The Friday level was 14% higher than the previous Friday’s close and marked the highest price since April 8, based on AleaSoft Energy Forecasting data. The report pointed to lack of progress in US-Iran peace negotiations as a key driver, alongside persistent concerns about possible disruptions to supply through the Strait of Hormuz.
Fundamentals added to the sensitivity: average European gas storage levels remained below 40%, and several countries were still under 25% capacity.
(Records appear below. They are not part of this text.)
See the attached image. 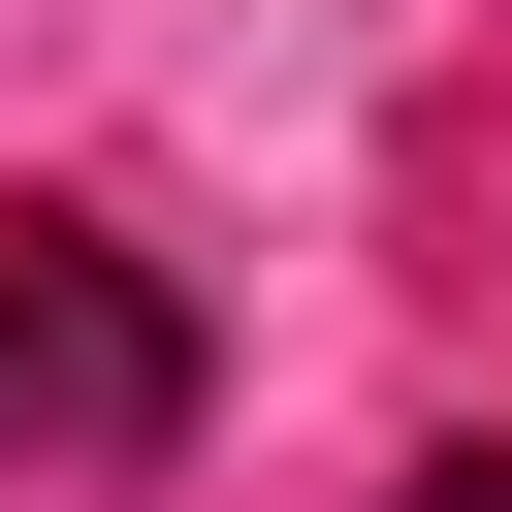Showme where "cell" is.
Wrapping results in <instances>:
<instances>
[{"label":"cell","mask_w":512,"mask_h":512,"mask_svg":"<svg viewBox=\"0 0 512 512\" xmlns=\"http://www.w3.org/2000/svg\"><path fill=\"white\" fill-rule=\"evenodd\" d=\"M192 448V288L128 224H0V480H160Z\"/></svg>","instance_id":"1"},{"label":"cell","mask_w":512,"mask_h":512,"mask_svg":"<svg viewBox=\"0 0 512 512\" xmlns=\"http://www.w3.org/2000/svg\"><path fill=\"white\" fill-rule=\"evenodd\" d=\"M416 512H512V448H416Z\"/></svg>","instance_id":"2"}]
</instances>
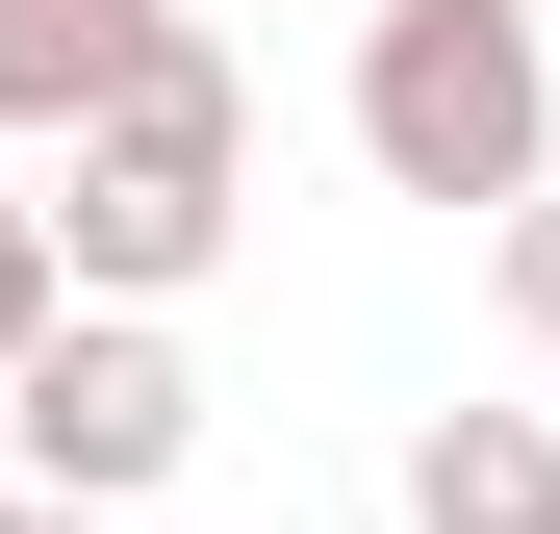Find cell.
I'll list each match as a JSON object with an SVG mask.
<instances>
[{
    "instance_id": "6",
    "label": "cell",
    "mask_w": 560,
    "mask_h": 534,
    "mask_svg": "<svg viewBox=\"0 0 560 534\" xmlns=\"http://www.w3.org/2000/svg\"><path fill=\"white\" fill-rule=\"evenodd\" d=\"M77 306V229H51V178H26V128H0V382H26V331Z\"/></svg>"
},
{
    "instance_id": "3",
    "label": "cell",
    "mask_w": 560,
    "mask_h": 534,
    "mask_svg": "<svg viewBox=\"0 0 560 534\" xmlns=\"http://www.w3.org/2000/svg\"><path fill=\"white\" fill-rule=\"evenodd\" d=\"M0 432H26V484H77V509H153L178 459H205L178 306H51V331H26V382H0Z\"/></svg>"
},
{
    "instance_id": "7",
    "label": "cell",
    "mask_w": 560,
    "mask_h": 534,
    "mask_svg": "<svg viewBox=\"0 0 560 534\" xmlns=\"http://www.w3.org/2000/svg\"><path fill=\"white\" fill-rule=\"evenodd\" d=\"M485 306H510V331H535V356H560V178H535V204H510V229H485Z\"/></svg>"
},
{
    "instance_id": "4",
    "label": "cell",
    "mask_w": 560,
    "mask_h": 534,
    "mask_svg": "<svg viewBox=\"0 0 560 534\" xmlns=\"http://www.w3.org/2000/svg\"><path fill=\"white\" fill-rule=\"evenodd\" d=\"M153 26H178V0H0V128H26V153H77V128L153 76Z\"/></svg>"
},
{
    "instance_id": "5",
    "label": "cell",
    "mask_w": 560,
    "mask_h": 534,
    "mask_svg": "<svg viewBox=\"0 0 560 534\" xmlns=\"http://www.w3.org/2000/svg\"><path fill=\"white\" fill-rule=\"evenodd\" d=\"M408 534H560V407H433L408 432Z\"/></svg>"
},
{
    "instance_id": "2",
    "label": "cell",
    "mask_w": 560,
    "mask_h": 534,
    "mask_svg": "<svg viewBox=\"0 0 560 534\" xmlns=\"http://www.w3.org/2000/svg\"><path fill=\"white\" fill-rule=\"evenodd\" d=\"M357 153L408 204L510 229L560 178V0H357Z\"/></svg>"
},
{
    "instance_id": "1",
    "label": "cell",
    "mask_w": 560,
    "mask_h": 534,
    "mask_svg": "<svg viewBox=\"0 0 560 534\" xmlns=\"http://www.w3.org/2000/svg\"><path fill=\"white\" fill-rule=\"evenodd\" d=\"M51 229H77V306L230 281V229H255V76H230V26H153V76L51 153Z\"/></svg>"
},
{
    "instance_id": "8",
    "label": "cell",
    "mask_w": 560,
    "mask_h": 534,
    "mask_svg": "<svg viewBox=\"0 0 560 534\" xmlns=\"http://www.w3.org/2000/svg\"><path fill=\"white\" fill-rule=\"evenodd\" d=\"M0 534H103V509H77V484H0Z\"/></svg>"
}]
</instances>
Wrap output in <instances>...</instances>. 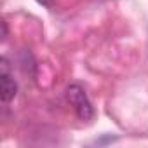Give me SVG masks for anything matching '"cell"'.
Listing matches in <instances>:
<instances>
[{"instance_id":"obj_4","label":"cell","mask_w":148,"mask_h":148,"mask_svg":"<svg viewBox=\"0 0 148 148\" xmlns=\"http://www.w3.org/2000/svg\"><path fill=\"white\" fill-rule=\"evenodd\" d=\"M5 35H7V25L2 23V38H5Z\"/></svg>"},{"instance_id":"obj_1","label":"cell","mask_w":148,"mask_h":148,"mask_svg":"<svg viewBox=\"0 0 148 148\" xmlns=\"http://www.w3.org/2000/svg\"><path fill=\"white\" fill-rule=\"evenodd\" d=\"M66 99L73 106V110H75V113L80 120L89 122L94 117V108H92L86 91L79 84H71V86L66 87Z\"/></svg>"},{"instance_id":"obj_2","label":"cell","mask_w":148,"mask_h":148,"mask_svg":"<svg viewBox=\"0 0 148 148\" xmlns=\"http://www.w3.org/2000/svg\"><path fill=\"white\" fill-rule=\"evenodd\" d=\"M16 92H18V84L7 70V61L2 59V71H0V96H2V101L9 103L11 99H14Z\"/></svg>"},{"instance_id":"obj_3","label":"cell","mask_w":148,"mask_h":148,"mask_svg":"<svg viewBox=\"0 0 148 148\" xmlns=\"http://www.w3.org/2000/svg\"><path fill=\"white\" fill-rule=\"evenodd\" d=\"M37 2L40 4V5H44V7H52V0H37Z\"/></svg>"}]
</instances>
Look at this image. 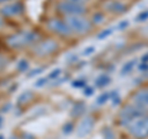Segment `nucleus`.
I'll list each match as a JSON object with an SVG mask.
<instances>
[{
  "mask_svg": "<svg viewBox=\"0 0 148 139\" xmlns=\"http://www.w3.org/2000/svg\"><path fill=\"white\" fill-rule=\"evenodd\" d=\"M103 6L106 11H109L111 14H115V15H120V14H123L127 11L128 6L125 3L120 1V0H108L103 4Z\"/></svg>",
  "mask_w": 148,
  "mask_h": 139,
  "instance_id": "nucleus-11",
  "label": "nucleus"
},
{
  "mask_svg": "<svg viewBox=\"0 0 148 139\" xmlns=\"http://www.w3.org/2000/svg\"><path fill=\"white\" fill-rule=\"evenodd\" d=\"M68 1H72V3H75V4H80V5H86L89 3V0H68Z\"/></svg>",
  "mask_w": 148,
  "mask_h": 139,
  "instance_id": "nucleus-28",
  "label": "nucleus"
},
{
  "mask_svg": "<svg viewBox=\"0 0 148 139\" xmlns=\"http://www.w3.org/2000/svg\"><path fill=\"white\" fill-rule=\"evenodd\" d=\"M46 27L49 32H52L53 35L58 37H62V38H68V37L73 36V32L71 31L64 18L51 17L46 21Z\"/></svg>",
  "mask_w": 148,
  "mask_h": 139,
  "instance_id": "nucleus-5",
  "label": "nucleus"
},
{
  "mask_svg": "<svg viewBox=\"0 0 148 139\" xmlns=\"http://www.w3.org/2000/svg\"><path fill=\"white\" fill-rule=\"evenodd\" d=\"M83 92H84V95L85 96H90L92 92H94V87H84V90H83Z\"/></svg>",
  "mask_w": 148,
  "mask_h": 139,
  "instance_id": "nucleus-27",
  "label": "nucleus"
},
{
  "mask_svg": "<svg viewBox=\"0 0 148 139\" xmlns=\"http://www.w3.org/2000/svg\"><path fill=\"white\" fill-rule=\"evenodd\" d=\"M130 102H132L133 105L138 106L140 108L148 111V87H141V89H137L131 95Z\"/></svg>",
  "mask_w": 148,
  "mask_h": 139,
  "instance_id": "nucleus-10",
  "label": "nucleus"
},
{
  "mask_svg": "<svg viewBox=\"0 0 148 139\" xmlns=\"http://www.w3.org/2000/svg\"><path fill=\"white\" fill-rule=\"evenodd\" d=\"M24 11H25V7L21 1H9L0 6V16L3 18L20 16Z\"/></svg>",
  "mask_w": 148,
  "mask_h": 139,
  "instance_id": "nucleus-8",
  "label": "nucleus"
},
{
  "mask_svg": "<svg viewBox=\"0 0 148 139\" xmlns=\"http://www.w3.org/2000/svg\"><path fill=\"white\" fill-rule=\"evenodd\" d=\"M145 112H148V111L140 108L138 106L133 105L132 102H128L127 105H125L120 110V112H119V124L125 127L131 119L135 118L136 116L141 114V113H145Z\"/></svg>",
  "mask_w": 148,
  "mask_h": 139,
  "instance_id": "nucleus-7",
  "label": "nucleus"
},
{
  "mask_svg": "<svg viewBox=\"0 0 148 139\" xmlns=\"http://www.w3.org/2000/svg\"><path fill=\"white\" fill-rule=\"evenodd\" d=\"M1 18H3V17H0V26L3 25V20H1Z\"/></svg>",
  "mask_w": 148,
  "mask_h": 139,
  "instance_id": "nucleus-33",
  "label": "nucleus"
},
{
  "mask_svg": "<svg viewBox=\"0 0 148 139\" xmlns=\"http://www.w3.org/2000/svg\"><path fill=\"white\" fill-rule=\"evenodd\" d=\"M59 49V43L57 40L54 38H46L41 40L38 42H36L32 46L31 52L38 58H46L49 55L54 54Z\"/></svg>",
  "mask_w": 148,
  "mask_h": 139,
  "instance_id": "nucleus-4",
  "label": "nucleus"
},
{
  "mask_svg": "<svg viewBox=\"0 0 148 139\" xmlns=\"http://www.w3.org/2000/svg\"><path fill=\"white\" fill-rule=\"evenodd\" d=\"M43 72V68H37V70H31L29 73V76H36V75H38V74H41Z\"/></svg>",
  "mask_w": 148,
  "mask_h": 139,
  "instance_id": "nucleus-26",
  "label": "nucleus"
},
{
  "mask_svg": "<svg viewBox=\"0 0 148 139\" xmlns=\"http://www.w3.org/2000/svg\"><path fill=\"white\" fill-rule=\"evenodd\" d=\"M3 124H4V118H3V116L0 114V128L3 127Z\"/></svg>",
  "mask_w": 148,
  "mask_h": 139,
  "instance_id": "nucleus-31",
  "label": "nucleus"
},
{
  "mask_svg": "<svg viewBox=\"0 0 148 139\" xmlns=\"http://www.w3.org/2000/svg\"><path fill=\"white\" fill-rule=\"evenodd\" d=\"M114 32V27H109V29H105L103 31H100L98 33V40H104L106 37H109L111 33Z\"/></svg>",
  "mask_w": 148,
  "mask_h": 139,
  "instance_id": "nucleus-17",
  "label": "nucleus"
},
{
  "mask_svg": "<svg viewBox=\"0 0 148 139\" xmlns=\"http://www.w3.org/2000/svg\"><path fill=\"white\" fill-rule=\"evenodd\" d=\"M61 73H62V70H61L59 68H57L56 70L51 72V73L48 74V79H49V80H52V79H54V80H56V79H58V76L61 75Z\"/></svg>",
  "mask_w": 148,
  "mask_h": 139,
  "instance_id": "nucleus-21",
  "label": "nucleus"
},
{
  "mask_svg": "<svg viewBox=\"0 0 148 139\" xmlns=\"http://www.w3.org/2000/svg\"><path fill=\"white\" fill-rule=\"evenodd\" d=\"M137 64V59H131V61L126 62L121 68V75H127V74L132 73Z\"/></svg>",
  "mask_w": 148,
  "mask_h": 139,
  "instance_id": "nucleus-13",
  "label": "nucleus"
},
{
  "mask_svg": "<svg viewBox=\"0 0 148 139\" xmlns=\"http://www.w3.org/2000/svg\"><path fill=\"white\" fill-rule=\"evenodd\" d=\"M127 26H128V22H127V21H125V24H123V22H121V24L119 25V29H120V30H122V29H125V27H127Z\"/></svg>",
  "mask_w": 148,
  "mask_h": 139,
  "instance_id": "nucleus-29",
  "label": "nucleus"
},
{
  "mask_svg": "<svg viewBox=\"0 0 148 139\" xmlns=\"http://www.w3.org/2000/svg\"><path fill=\"white\" fill-rule=\"evenodd\" d=\"M67 25L73 32V35H86L89 33L92 29V21L91 18L86 17L85 15H74L64 17Z\"/></svg>",
  "mask_w": 148,
  "mask_h": 139,
  "instance_id": "nucleus-3",
  "label": "nucleus"
},
{
  "mask_svg": "<svg viewBox=\"0 0 148 139\" xmlns=\"http://www.w3.org/2000/svg\"><path fill=\"white\" fill-rule=\"evenodd\" d=\"M95 126V119L92 116H83L75 127V134L78 138H84L89 134Z\"/></svg>",
  "mask_w": 148,
  "mask_h": 139,
  "instance_id": "nucleus-9",
  "label": "nucleus"
},
{
  "mask_svg": "<svg viewBox=\"0 0 148 139\" xmlns=\"http://www.w3.org/2000/svg\"><path fill=\"white\" fill-rule=\"evenodd\" d=\"M104 18H105V16H104L103 12H96V14L92 15L91 21H92V24L94 25H99V24H101V22L104 21Z\"/></svg>",
  "mask_w": 148,
  "mask_h": 139,
  "instance_id": "nucleus-16",
  "label": "nucleus"
},
{
  "mask_svg": "<svg viewBox=\"0 0 148 139\" xmlns=\"http://www.w3.org/2000/svg\"><path fill=\"white\" fill-rule=\"evenodd\" d=\"M17 69H18V72H26V70H29V69H30L29 62H27L26 59H21V61L17 63Z\"/></svg>",
  "mask_w": 148,
  "mask_h": 139,
  "instance_id": "nucleus-18",
  "label": "nucleus"
},
{
  "mask_svg": "<svg viewBox=\"0 0 148 139\" xmlns=\"http://www.w3.org/2000/svg\"><path fill=\"white\" fill-rule=\"evenodd\" d=\"M0 139H5V137H4L3 134H0Z\"/></svg>",
  "mask_w": 148,
  "mask_h": 139,
  "instance_id": "nucleus-32",
  "label": "nucleus"
},
{
  "mask_svg": "<svg viewBox=\"0 0 148 139\" xmlns=\"http://www.w3.org/2000/svg\"><path fill=\"white\" fill-rule=\"evenodd\" d=\"M109 94H108V92H105V94H103V95H100L99 97H98V100H96V102H98L99 105H101V104H105L106 102V101H108L109 100Z\"/></svg>",
  "mask_w": 148,
  "mask_h": 139,
  "instance_id": "nucleus-23",
  "label": "nucleus"
},
{
  "mask_svg": "<svg viewBox=\"0 0 148 139\" xmlns=\"http://www.w3.org/2000/svg\"><path fill=\"white\" fill-rule=\"evenodd\" d=\"M40 41V33L32 30H22L9 35L5 38V44L10 49H22L25 47H32Z\"/></svg>",
  "mask_w": 148,
  "mask_h": 139,
  "instance_id": "nucleus-1",
  "label": "nucleus"
},
{
  "mask_svg": "<svg viewBox=\"0 0 148 139\" xmlns=\"http://www.w3.org/2000/svg\"><path fill=\"white\" fill-rule=\"evenodd\" d=\"M101 133H103L104 139H115V138H116V137H115L114 131H112V129H111L110 127H105Z\"/></svg>",
  "mask_w": 148,
  "mask_h": 139,
  "instance_id": "nucleus-15",
  "label": "nucleus"
},
{
  "mask_svg": "<svg viewBox=\"0 0 148 139\" xmlns=\"http://www.w3.org/2000/svg\"><path fill=\"white\" fill-rule=\"evenodd\" d=\"M110 82V78L108 75H100L96 78V80H95V85L98 86V87H105L106 85H108Z\"/></svg>",
  "mask_w": 148,
  "mask_h": 139,
  "instance_id": "nucleus-14",
  "label": "nucleus"
},
{
  "mask_svg": "<svg viewBox=\"0 0 148 139\" xmlns=\"http://www.w3.org/2000/svg\"><path fill=\"white\" fill-rule=\"evenodd\" d=\"M49 81V79H48V76L47 78H38L37 80L35 81V84H34V86L35 87H42V86H45L47 82Z\"/></svg>",
  "mask_w": 148,
  "mask_h": 139,
  "instance_id": "nucleus-19",
  "label": "nucleus"
},
{
  "mask_svg": "<svg viewBox=\"0 0 148 139\" xmlns=\"http://www.w3.org/2000/svg\"><path fill=\"white\" fill-rule=\"evenodd\" d=\"M34 99V92L32 91H25L18 96L17 99V106H26L29 102H31Z\"/></svg>",
  "mask_w": 148,
  "mask_h": 139,
  "instance_id": "nucleus-12",
  "label": "nucleus"
},
{
  "mask_svg": "<svg viewBox=\"0 0 148 139\" xmlns=\"http://www.w3.org/2000/svg\"><path fill=\"white\" fill-rule=\"evenodd\" d=\"M92 53H95V47H92V46L86 47L84 50H83V55H85V57H88V55H90Z\"/></svg>",
  "mask_w": 148,
  "mask_h": 139,
  "instance_id": "nucleus-25",
  "label": "nucleus"
},
{
  "mask_svg": "<svg viewBox=\"0 0 148 139\" xmlns=\"http://www.w3.org/2000/svg\"><path fill=\"white\" fill-rule=\"evenodd\" d=\"M56 10H57L62 16H74V15H85L88 12L86 5H80V4H75L68 0H61L56 5Z\"/></svg>",
  "mask_w": 148,
  "mask_h": 139,
  "instance_id": "nucleus-6",
  "label": "nucleus"
},
{
  "mask_svg": "<svg viewBox=\"0 0 148 139\" xmlns=\"http://www.w3.org/2000/svg\"><path fill=\"white\" fill-rule=\"evenodd\" d=\"M73 86L78 87V89H84L85 87V81L84 80H75V81H73Z\"/></svg>",
  "mask_w": 148,
  "mask_h": 139,
  "instance_id": "nucleus-24",
  "label": "nucleus"
},
{
  "mask_svg": "<svg viewBox=\"0 0 148 139\" xmlns=\"http://www.w3.org/2000/svg\"><path fill=\"white\" fill-rule=\"evenodd\" d=\"M123 128L126 129L128 136H131L132 138L147 139L148 138V112L136 116Z\"/></svg>",
  "mask_w": 148,
  "mask_h": 139,
  "instance_id": "nucleus-2",
  "label": "nucleus"
},
{
  "mask_svg": "<svg viewBox=\"0 0 148 139\" xmlns=\"http://www.w3.org/2000/svg\"><path fill=\"white\" fill-rule=\"evenodd\" d=\"M9 1H12V0H0V5H4V4H6Z\"/></svg>",
  "mask_w": 148,
  "mask_h": 139,
  "instance_id": "nucleus-30",
  "label": "nucleus"
},
{
  "mask_svg": "<svg viewBox=\"0 0 148 139\" xmlns=\"http://www.w3.org/2000/svg\"><path fill=\"white\" fill-rule=\"evenodd\" d=\"M147 20H148V9H147V10L141 11L137 15V17H136V21L137 22H142V21H147Z\"/></svg>",
  "mask_w": 148,
  "mask_h": 139,
  "instance_id": "nucleus-20",
  "label": "nucleus"
},
{
  "mask_svg": "<svg viewBox=\"0 0 148 139\" xmlns=\"http://www.w3.org/2000/svg\"><path fill=\"white\" fill-rule=\"evenodd\" d=\"M62 131H63V133L64 134H69V133H72L73 131H74V126H73V124L72 123H66V124H64V126H63V129H62Z\"/></svg>",
  "mask_w": 148,
  "mask_h": 139,
  "instance_id": "nucleus-22",
  "label": "nucleus"
}]
</instances>
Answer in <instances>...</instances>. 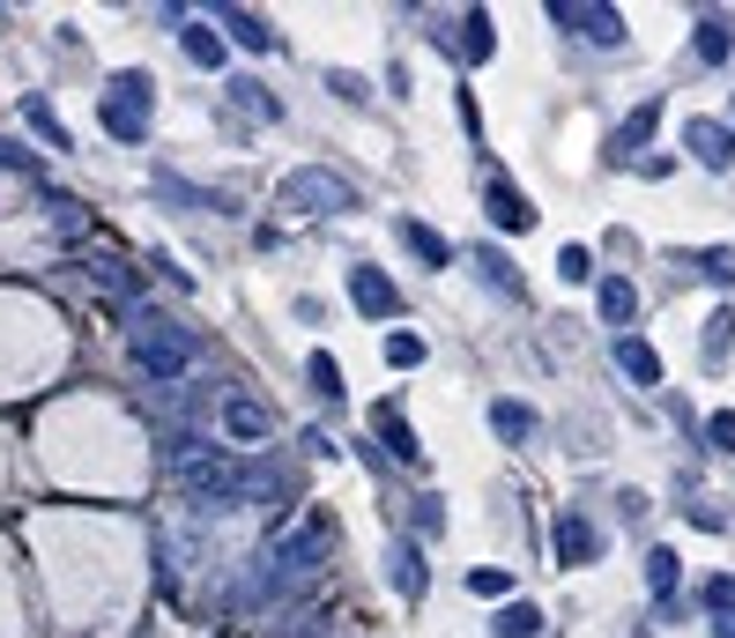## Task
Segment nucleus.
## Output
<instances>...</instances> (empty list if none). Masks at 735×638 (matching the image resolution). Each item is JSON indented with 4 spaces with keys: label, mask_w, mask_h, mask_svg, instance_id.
<instances>
[{
    "label": "nucleus",
    "mask_w": 735,
    "mask_h": 638,
    "mask_svg": "<svg viewBox=\"0 0 735 638\" xmlns=\"http://www.w3.org/2000/svg\"><path fill=\"white\" fill-rule=\"evenodd\" d=\"M446 52H453L461 68H483L490 52H498V23H490L483 8H468L461 23H453V38H446Z\"/></svg>",
    "instance_id": "8"
},
{
    "label": "nucleus",
    "mask_w": 735,
    "mask_h": 638,
    "mask_svg": "<svg viewBox=\"0 0 735 638\" xmlns=\"http://www.w3.org/2000/svg\"><path fill=\"white\" fill-rule=\"evenodd\" d=\"M231 104H238V112H253V120H283V104H275L253 74H238V82H231Z\"/></svg>",
    "instance_id": "26"
},
{
    "label": "nucleus",
    "mask_w": 735,
    "mask_h": 638,
    "mask_svg": "<svg viewBox=\"0 0 735 638\" xmlns=\"http://www.w3.org/2000/svg\"><path fill=\"white\" fill-rule=\"evenodd\" d=\"M423 357H431V349H423V335H409V327H401V335H387V364H394V371H417Z\"/></svg>",
    "instance_id": "32"
},
{
    "label": "nucleus",
    "mask_w": 735,
    "mask_h": 638,
    "mask_svg": "<svg viewBox=\"0 0 735 638\" xmlns=\"http://www.w3.org/2000/svg\"><path fill=\"white\" fill-rule=\"evenodd\" d=\"M483 208H490V223H498V230H528V223H535L528 194H520L506 172H490V178H483Z\"/></svg>",
    "instance_id": "9"
},
{
    "label": "nucleus",
    "mask_w": 735,
    "mask_h": 638,
    "mask_svg": "<svg viewBox=\"0 0 735 638\" xmlns=\"http://www.w3.org/2000/svg\"><path fill=\"white\" fill-rule=\"evenodd\" d=\"M387 565H394V594H409V601H417V594H423V549H417V542H394Z\"/></svg>",
    "instance_id": "20"
},
{
    "label": "nucleus",
    "mask_w": 735,
    "mask_h": 638,
    "mask_svg": "<svg viewBox=\"0 0 735 638\" xmlns=\"http://www.w3.org/2000/svg\"><path fill=\"white\" fill-rule=\"evenodd\" d=\"M371 431H379V445H387V453H394V461H401V467H417V461H423L417 431H409V416H401L394 401H379V409H371Z\"/></svg>",
    "instance_id": "11"
},
{
    "label": "nucleus",
    "mask_w": 735,
    "mask_h": 638,
    "mask_svg": "<svg viewBox=\"0 0 735 638\" xmlns=\"http://www.w3.org/2000/svg\"><path fill=\"white\" fill-rule=\"evenodd\" d=\"M327 90H335V97H349V104H371V82H365V74H349V68L327 74Z\"/></svg>",
    "instance_id": "35"
},
{
    "label": "nucleus",
    "mask_w": 735,
    "mask_h": 638,
    "mask_svg": "<svg viewBox=\"0 0 735 638\" xmlns=\"http://www.w3.org/2000/svg\"><path fill=\"white\" fill-rule=\"evenodd\" d=\"M588 268H594L588 246H564V253H558V275H564V282H588Z\"/></svg>",
    "instance_id": "36"
},
{
    "label": "nucleus",
    "mask_w": 735,
    "mask_h": 638,
    "mask_svg": "<svg viewBox=\"0 0 735 638\" xmlns=\"http://www.w3.org/2000/svg\"><path fill=\"white\" fill-rule=\"evenodd\" d=\"M186 491L208 497V505H253V497H275L283 491V475H268L261 461H245V453H216V445H186Z\"/></svg>",
    "instance_id": "1"
},
{
    "label": "nucleus",
    "mask_w": 735,
    "mask_h": 638,
    "mask_svg": "<svg viewBox=\"0 0 735 638\" xmlns=\"http://www.w3.org/2000/svg\"><path fill=\"white\" fill-rule=\"evenodd\" d=\"M305 379H313V393H319V401H327V409L343 401V364H335L327 349H313V364H305Z\"/></svg>",
    "instance_id": "27"
},
{
    "label": "nucleus",
    "mask_w": 735,
    "mask_h": 638,
    "mask_svg": "<svg viewBox=\"0 0 735 638\" xmlns=\"http://www.w3.org/2000/svg\"><path fill=\"white\" fill-rule=\"evenodd\" d=\"M90 268H98V282H104V290H120V297H142V275L126 268V260H112V253H104V260H90Z\"/></svg>",
    "instance_id": "31"
},
{
    "label": "nucleus",
    "mask_w": 735,
    "mask_h": 638,
    "mask_svg": "<svg viewBox=\"0 0 735 638\" xmlns=\"http://www.w3.org/2000/svg\"><path fill=\"white\" fill-rule=\"evenodd\" d=\"M52 223H60V238H82L90 230V208L82 200H52Z\"/></svg>",
    "instance_id": "34"
},
{
    "label": "nucleus",
    "mask_w": 735,
    "mask_h": 638,
    "mask_svg": "<svg viewBox=\"0 0 735 638\" xmlns=\"http://www.w3.org/2000/svg\"><path fill=\"white\" fill-rule=\"evenodd\" d=\"M706 609H713V638H735V579L728 572L706 587Z\"/></svg>",
    "instance_id": "25"
},
{
    "label": "nucleus",
    "mask_w": 735,
    "mask_h": 638,
    "mask_svg": "<svg viewBox=\"0 0 735 638\" xmlns=\"http://www.w3.org/2000/svg\"><path fill=\"white\" fill-rule=\"evenodd\" d=\"M490 631H498V638H535L542 631V609H535V601H506Z\"/></svg>",
    "instance_id": "23"
},
{
    "label": "nucleus",
    "mask_w": 735,
    "mask_h": 638,
    "mask_svg": "<svg viewBox=\"0 0 735 638\" xmlns=\"http://www.w3.org/2000/svg\"><path fill=\"white\" fill-rule=\"evenodd\" d=\"M283 208H297V216H349L357 208V194H349V178H335V172H290L283 178Z\"/></svg>",
    "instance_id": "3"
},
{
    "label": "nucleus",
    "mask_w": 735,
    "mask_h": 638,
    "mask_svg": "<svg viewBox=\"0 0 735 638\" xmlns=\"http://www.w3.org/2000/svg\"><path fill=\"white\" fill-rule=\"evenodd\" d=\"M550 549H558L564 572H580V565H594V557H602V535H594L588 513H558V519H550Z\"/></svg>",
    "instance_id": "6"
},
{
    "label": "nucleus",
    "mask_w": 735,
    "mask_h": 638,
    "mask_svg": "<svg viewBox=\"0 0 735 638\" xmlns=\"http://www.w3.org/2000/svg\"><path fill=\"white\" fill-rule=\"evenodd\" d=\"M178 45H186V60H194V68H223V38L208 23H186V38H178Z\"/></svg>",
    "instance_id": "28"
},
{
    "label": "nucleus",
    "mask_w": 735,
    "mask_h": 638,
    "mask_svg": "<svg viewBox=\"0 0 735 638\" xmlns=\"http://www.w3.org/2000/svg\"><path fill=\"white\" fill-rule=\"evenodd\" d=\"M409 519H417V535H439V527H446V505H439V497H417V505H409Z\"/></svg>",
    "instance_id": "37"
},
{
    "label": "nucleus",
    "mask_w": 735,
    "mask_h": 638,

With inventories tight by historical standards implied in the report’s figures, traders appeared more responsive to any signals that could threaten supply continuity.
CO2 allowance futures hold firm with intermittent swings around demand expectations
CO2 emission allowance futures (EEX, December 2026 contract) reached their weekly maximum settlement price of €77.17/t on Monday, May 11—the highest level since April 18. Over the rest of the week, prices generally stayed above €75/t but remained below the early-week peak.
The weekly minimum was recorded on May 13 at €75.07/t before prices recovered slightly toward week’s end. By Friday, May 15, CO2 futures settled at €75.62/t, which represented a modest increase of 0.6% compared with the previous week’s final session.
Overall, AleaSoft described CO2 as showing a relatively stable but firm trend during the period. Movements were linked to broader energy market sentiment as well as expectations around industrial demand and fuel switching dynamics.
Taken together, the week’s performance across oil, gas and carbon allowances suggests that European market pricing remained anchored to supply-risk narratives—amplified by constrained gas inventories—while CO2 traded with steadier momentum influenced by industrial outlooks and shifting fuel economics.